The United States and its allies will most probably follow a similar playbook this year if war comes. Their goal will not be to stop the conflict – which will require negotiations far away from New York – but to shame Moscow. Russia, which holds the Security Council’s rotating presidency in February, could try to block the Council discussing the issue. As long as nine members back a meeting, the U.S. can force a procedural vote on the matter, to which the veto does not apply.

The Russians may welcome a Council debate anyway. In the last year, the Russian mission has convened four informal Council meetings (known as “Arria Formula” sessions) on Ukraine-related matters. Outside briefers chosen by the Russian U.N. mission have given positive accounts of the situation in Crimea, warned of Neo-Nazi tendencies in Ukraine and rehashed the events of the 2014 Maidan revolution. While Western Council members have used Arria Formula sessions to challenge Russia over Ukraine in the past – including one on Crimea last spring – Russia has become increasingly keen to sell its version of events at the U.N. In the case of war, the Russians will counter Western criticism in the Security Council on their behavior with their own narratives about the origins and fallout of the renewed conflict.

No Winners: Rhetorical Stalemates

 There is unlikely to be any clear winner in such a rhetorical stand-off. Aficionados of U.N. history often hark back to the 1962 Cuban missile crisis, when U.S. Ambassador Adlai Stevenson brutally dismantled his Soviet counterpart’s arguments in a televised debate. Yet in today’s fragmented media environment, neither the Americans nor the Russians are likely to score such a decisive victory.
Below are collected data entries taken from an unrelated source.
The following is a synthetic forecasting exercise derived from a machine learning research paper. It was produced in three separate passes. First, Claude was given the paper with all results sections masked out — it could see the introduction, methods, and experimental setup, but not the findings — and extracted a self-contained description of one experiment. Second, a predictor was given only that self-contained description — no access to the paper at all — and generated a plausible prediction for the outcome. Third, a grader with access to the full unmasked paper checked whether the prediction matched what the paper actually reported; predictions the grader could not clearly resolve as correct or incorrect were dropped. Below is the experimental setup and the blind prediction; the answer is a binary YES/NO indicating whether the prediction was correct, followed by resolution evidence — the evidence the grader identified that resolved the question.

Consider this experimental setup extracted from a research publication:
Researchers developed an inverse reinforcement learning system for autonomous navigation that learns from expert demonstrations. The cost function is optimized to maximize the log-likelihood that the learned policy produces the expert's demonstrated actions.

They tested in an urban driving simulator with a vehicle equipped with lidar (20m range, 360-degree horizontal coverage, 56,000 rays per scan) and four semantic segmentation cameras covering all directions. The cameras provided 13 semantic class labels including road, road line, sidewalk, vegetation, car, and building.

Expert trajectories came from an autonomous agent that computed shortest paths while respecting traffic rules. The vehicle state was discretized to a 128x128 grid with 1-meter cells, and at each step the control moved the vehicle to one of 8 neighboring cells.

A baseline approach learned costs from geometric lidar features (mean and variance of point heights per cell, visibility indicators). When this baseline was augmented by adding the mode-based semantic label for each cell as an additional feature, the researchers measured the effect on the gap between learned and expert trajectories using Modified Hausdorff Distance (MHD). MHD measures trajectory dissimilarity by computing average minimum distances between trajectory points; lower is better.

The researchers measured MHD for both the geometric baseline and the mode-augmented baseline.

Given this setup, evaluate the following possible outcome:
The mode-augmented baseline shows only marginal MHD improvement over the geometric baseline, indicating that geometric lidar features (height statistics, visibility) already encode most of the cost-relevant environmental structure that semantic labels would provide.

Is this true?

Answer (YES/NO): NO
Ukrainian, Western, and Russian media and social media channels will all publish their sides’ preferred versions of the outcomes of Council debates.

Unhelpful Tactics and Blocked Moves

The United States and its allies could aim to shape the debate by tabling a resolution condemning Russia’s actions and calling for it to pull its troops back. Russia would of course be ready to veto such a text. During the 2014 crisis some Council experts argued that the West could get around this by citing Article 27(3) of the U.N. Charter, which states that Council members are obliged to abstain on resolutions concerning disputes to which they are party, as long as they fall under Chapter VI of the U.N. Charter (which covers the “pacific settlement of disputes”). While this sounds like a clever ruse, it has some flaws. Neither the United States nor any of the other permanent five (P5) members of the Council are likely to want to create precedents for limiting their own veto powers in future, just to score what may amount to a symbolic point. Forcing Russia to veto a resolution – as the West has often done over Syria – would make the point equally clearly.

With the Security Council blocked, the United States and Ukraine would duly turn to the General Assembly to condemn Russia. While Ukraine might enjoy a lot of sympathy in the Assembly, many of the African, Asian, and Latin American countries that make up two-thirds of the U.N. membership will view this prospect with unease. The bulk of U.N. diplomats prefer to stay out of spats between Russia and the West, which they rightly think the U.N. cannot do much about. Although with the United States whipping votes, Ukraine was able to muster 100 supporters to back it over Crimea in 2014, it has seen its support dwindle in successive votes urging for Russia to withdraw from the territory.

Last December, just 62 countries voted in favor of Ukraine’s latest resolution on the topic. Even if a greater number supported a resolution rebuking Russia over any military action in the coming months – and indeed, a military intervention would probably change the scales – Moscow would likely calculate that this criticism too will fade over time.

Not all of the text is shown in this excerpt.